Article =
+ + + + +

[ 
https://issues.apache.org/jira/browse/HADOOP-16384?page=com.atlassian.jira.plugin.system.issuetabpanels:comment-tabpanel&focusedCommentId=16874226#comment-16874226
 ] 

Steve Loughran commented on HADOOP-16384:
-----------------------------------------

Here are some things I want to verify the correctness of as part of this

# If you try to list a directory which has a tombstone, then the result of 
DynamoDBMetadataStore.listChildren is null
# if you are only pruning tombstones then the auth status of the parent dir 
doesn't change
# if you are pruning normal entries then the auth status of the parent does 
change
# if you list a directory then the auth status is updated
# mkdirs() will create an auth dir entry for the new dir; any on-demand parent 
entries will be non-auth
# 

Looking also at FileSystem.delete in this world, we can update the table of 
each batch of deleted entries, even as we trigger another final enum + delete 
of the base path. That final list would be better if the S3Guard API let us 
request to exclude tombstones from a listing; for now it ill just be extra 
inefficient as the filtering is done client-side. Incremental delete reduces 
the risk of entries in the store which aren't in the FS.I'm not going to be 
clever here and to a parallel delete page run, though it seems a nice target 
for some speedup, especially given the fact that each page will be deleting 
1000 DDB entries along with an HTTP Delete request; it's the overhead of that 
DDB update which will be more than that of the S3 call.

+ + + + +

Supplied material =
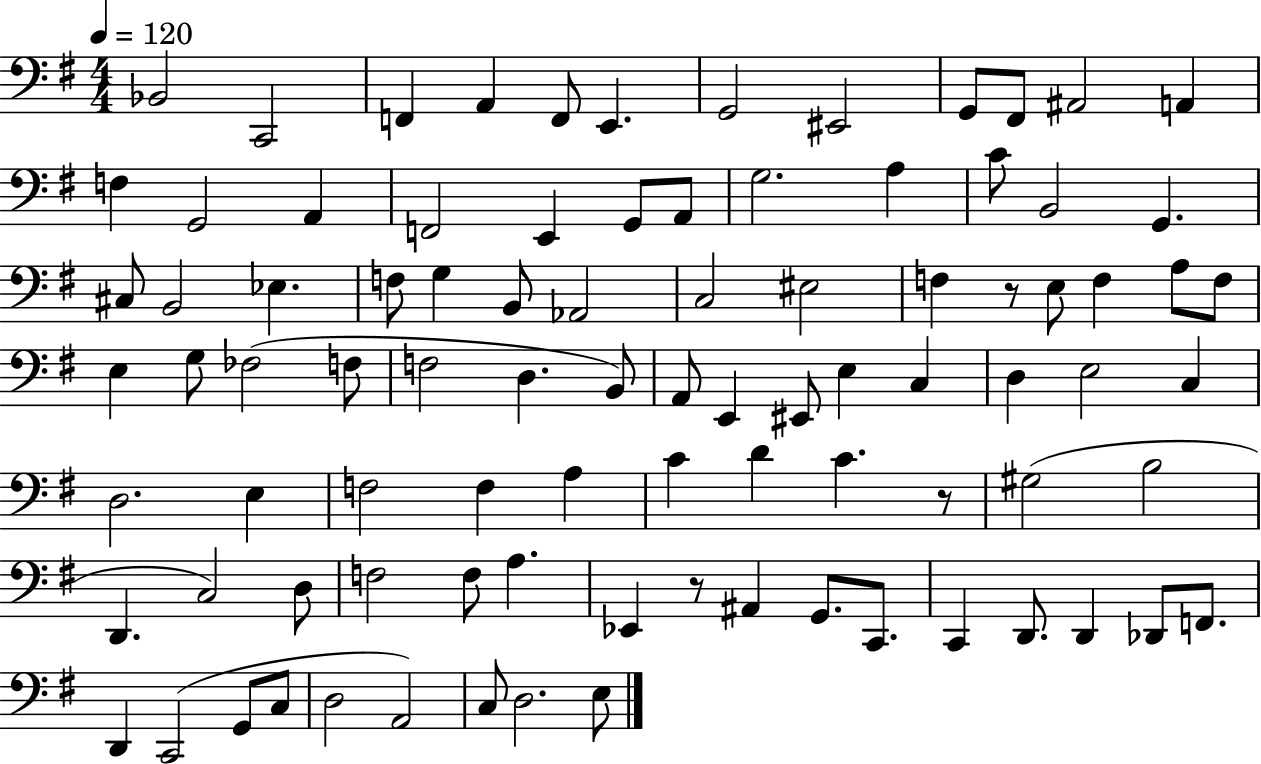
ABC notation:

+ + + + +

Task directions = Can you reproduce, word for word, the part of the comment from "Looking also at" to "the S3 call."? The data here comes from a different source than the comment.

Answer to the problem =
Looking also at FileSystem.delete in this world, we can update the table of 
each batch of deleted entries, even as we trigger another final enum + delete 
of the base path. That final list would be better if the S3Guard API let us 
request to exclude tombstones from a listing; for now it ill just be extra 
inefficient as the filtering is done client-side. Incremental delete reduces 
the risk of entries in the store which aren't in the FS.I'm not going to be 
clever here and to a parallel delete page run, though it seems a nice target 
for some speedup, especially given the fact that each page will be deleting 
1000 DDB entries along with an HTTP Delete request; it's the overhead of that 
DDB update which will be more than that of the S3 call.